• **PROMPT**: Retype each entry below exactly as it stands.

• **INFORMATION SUPPLIED**:
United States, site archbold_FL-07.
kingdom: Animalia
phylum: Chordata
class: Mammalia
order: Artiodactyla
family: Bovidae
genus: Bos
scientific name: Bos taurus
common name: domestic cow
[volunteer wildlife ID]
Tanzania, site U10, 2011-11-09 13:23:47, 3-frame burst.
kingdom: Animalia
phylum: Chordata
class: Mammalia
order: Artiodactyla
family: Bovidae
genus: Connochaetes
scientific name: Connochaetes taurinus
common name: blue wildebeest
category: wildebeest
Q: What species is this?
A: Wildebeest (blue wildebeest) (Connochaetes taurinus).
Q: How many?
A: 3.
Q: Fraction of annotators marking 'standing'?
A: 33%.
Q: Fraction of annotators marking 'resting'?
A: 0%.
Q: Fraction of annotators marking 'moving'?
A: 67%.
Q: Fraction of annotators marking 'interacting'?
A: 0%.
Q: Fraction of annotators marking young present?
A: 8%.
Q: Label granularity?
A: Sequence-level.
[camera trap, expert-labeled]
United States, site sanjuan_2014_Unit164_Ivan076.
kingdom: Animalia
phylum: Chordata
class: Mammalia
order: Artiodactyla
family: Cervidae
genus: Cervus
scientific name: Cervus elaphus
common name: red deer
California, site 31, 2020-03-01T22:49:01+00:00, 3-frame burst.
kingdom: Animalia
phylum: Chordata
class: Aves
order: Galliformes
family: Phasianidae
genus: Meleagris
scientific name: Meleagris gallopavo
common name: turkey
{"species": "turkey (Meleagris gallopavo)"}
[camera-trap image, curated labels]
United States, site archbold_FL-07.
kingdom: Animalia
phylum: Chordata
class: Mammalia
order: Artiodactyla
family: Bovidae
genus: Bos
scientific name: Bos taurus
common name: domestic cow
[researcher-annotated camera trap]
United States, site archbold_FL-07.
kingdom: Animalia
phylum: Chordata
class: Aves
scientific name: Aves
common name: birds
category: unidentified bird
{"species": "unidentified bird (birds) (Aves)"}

• **PROBLEM SOLUTION**:
United States, site archbold_FL-07.
kingdom: Animalia
phylum: Chordata
class: Mammalia
order: Artiodactyla
family: Bovidae
genus: Bos
scientific name: Bos taurus
common name: domestic cow
[volunteer wildlife ID]
Tanzania, site U10, 2011-11-09 13:23:47, 3-frame burst.
kingdom: Animalia
phylum: Chordata
class: Mammalia
order: Artiodactyla
family: Bovidae
genus: Connochaetes
scientific name: Connochaetes taurinus
common name: blue wildebeest
category: wildebeest
Q: What species is this?
A: Wildebeest (blue wildebeest) (Connochaetes taurinus).
Q: How many?
A: 3.
Q: Fraction of annotators marking 'standing'?
A: 33%.
Q: Fraction of annotators marking 'resting'?
A: 0%.
Q: Fraction of annotators marking 'moving'?
A: 67%.
Q: Fraction of annotators marking 'interacting'?
A: 0%.
Q: Fraction of annotators marking young present?
A: 8%.
Q: Label granularity?
A: Sequence-level.
[camera trap, expert-labeled]
United States, site sanjuan_2014_Unit164_Ivan076.
kingdom: Animalia
phylum: Chordata
class: Mammalia
order: Artiodactyla
family: Cervidae
genus: Cervus
scientific name: Cervus elaphus
common name: red deer
California, site 31, 2020-03-01T22:49:01+00:00, 3-frame burst.
kingdom: Animalia
phylum: Chordata
class: Aves
order: Galliformes
family: Phasianidae
genus: Meleagris
scientific name: Meleagris gallopavo
common name: turkey
{"species": "turkey (Meleagris gallopavo)"}
[camera-trap image, curated labels]
United States, site archbold_FL-07.
kingdom: Animalia
phylum: Chordata
class: Mammalia
order: Artiodactyla
family: Bovidae
genus: Bos
scientific name: Bos taurus
common name: domestic cow
[researcher-annotated camera trap]
United States, site archbold_FL-07.
kingdom: Animalia
phylum: Chordata
class: Aves
scientific name: Aves
common name: birds
category: unidentified bird
{"species": "unidentified bird (birds) (Aves)"}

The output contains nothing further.